Come in tutte le edizioni non mancano i grandi esclusi, film amatissimi dalla critica e protagonisti fino alla fine del totomostra che sono stati completamente ignorati dalla giuria: in primis lo straordinario Rachel Getting Married di Jonathan Demme, dramma familiare dal look

indipendente che non sfigurerebbe tra i futuri premi Oscar, lo spettacolare The Hurt Locker di Kathryn Bigelow, focus sulle truppe speciali di artificieri di stanza in Iraq, a detta di molti ingiustamente defraudato del premio per la miglior regia, e il toccante Achilles and the Tortoise, straordinario ritorno di Takeshi Kitano, rientrato nei binari del suo cinema dopo i curiosi divertissement metacinematografici di Takeshis' e Glory to the Filmaker!, capace di offrirci una profonda riflessione sul senso dell'arte, dell'amore e dell'esistenza. A dirla tutta dopo la visione della delicata fiaba Ponyo on the cliff by the sea di Hayao Miyazaki in molti hanno urlato al Leone d'Oro e anche se, alla fine, l'anime del maestro giapponese non ha portato a casa nessun premio Wenders ha assicurato pubblicamente che tutti i suoi giurati avevano imparato a memoria la canzone di Ponyo e, a riprova di ciò, ha fatto intonare il motivo a Gordon Douglas dando vita a un divertente siparietto. Fuori dai giochi anche l'algerino Gabbla di Tariq Teguia che si è dovuto accontentare di una serie di premi minori tra cui il FIPRESCI e il Bisato d'oro, premio della critica indipendente al Lido, e il sorprendente Vegas: Based on a True Story di Amir Naderi, che avrebbe meritato sicuramente più attenzione.

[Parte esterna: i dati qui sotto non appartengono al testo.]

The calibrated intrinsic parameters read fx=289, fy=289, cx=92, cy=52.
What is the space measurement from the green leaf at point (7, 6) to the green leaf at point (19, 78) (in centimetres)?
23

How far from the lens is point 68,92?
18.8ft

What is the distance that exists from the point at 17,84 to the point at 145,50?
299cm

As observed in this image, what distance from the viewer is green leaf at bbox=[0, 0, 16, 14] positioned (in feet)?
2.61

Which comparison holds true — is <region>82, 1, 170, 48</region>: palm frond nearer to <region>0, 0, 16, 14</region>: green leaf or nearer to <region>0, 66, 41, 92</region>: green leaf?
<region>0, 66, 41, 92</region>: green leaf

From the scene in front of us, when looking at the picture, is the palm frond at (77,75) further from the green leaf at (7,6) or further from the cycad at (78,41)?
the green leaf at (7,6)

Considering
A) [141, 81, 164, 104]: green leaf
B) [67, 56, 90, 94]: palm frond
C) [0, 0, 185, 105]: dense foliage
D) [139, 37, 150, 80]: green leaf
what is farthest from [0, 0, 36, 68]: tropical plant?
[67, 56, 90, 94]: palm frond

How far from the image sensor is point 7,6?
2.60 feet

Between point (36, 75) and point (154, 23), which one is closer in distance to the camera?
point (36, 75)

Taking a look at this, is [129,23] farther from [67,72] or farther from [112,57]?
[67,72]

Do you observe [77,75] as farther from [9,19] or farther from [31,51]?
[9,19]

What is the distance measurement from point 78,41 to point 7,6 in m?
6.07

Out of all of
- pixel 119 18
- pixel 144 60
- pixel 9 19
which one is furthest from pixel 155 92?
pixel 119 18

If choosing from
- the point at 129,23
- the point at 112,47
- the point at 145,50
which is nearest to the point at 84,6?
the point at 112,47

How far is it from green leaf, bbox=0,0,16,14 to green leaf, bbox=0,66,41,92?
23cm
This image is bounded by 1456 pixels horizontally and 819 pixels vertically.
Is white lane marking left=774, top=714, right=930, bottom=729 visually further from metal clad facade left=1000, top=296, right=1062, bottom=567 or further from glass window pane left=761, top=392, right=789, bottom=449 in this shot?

Se l'Italia non brilla nel concorso, si rifà con la miglior opera prima Pranzo di Ferragosto, scritta e diretta dal collaboratore di Matteo Garrone Gianni Di Gregorio che si fregia del titolo di miglior regista esordiente all'età di 57 anni. Commedia brillante e garbata con protagoniste quattro arzille e terribili vecchiette che dimostra come la commedia all'italiana riesca a sopravvivere anche senza volgarità gratuite, veline seminude e vacanze natalizie al mare, in montagna o chissà dove. Miglior attrice esordiente consacrata dal premio Mastroianni la giovanissima Jennifer Lawrence che ha scelto il viaggio a Venezia come regalo per il suo diciottesimo compleanno dei genitori, visto che la presenza dell'attrice non era prevista nel budget della produzione per la trasferta italiana del cast. Regalo che è giunto quanto mai gradito visto che è stato bissato dal premio tributato dalla biennale. Importante riconoscimento, infine, all'interessante documentario di Gianfranco Rosi Below Sea Level dedicato agli homeless californiani che vivono in una base militare dismessa 40 metri sotto il livello del mare a Sud Est di Los Angeles. Venezia si congeda tra festeggiamenti e qualche polemica. La parola passa ora al pubblico che premierà o meno i film in uscita nelle sale.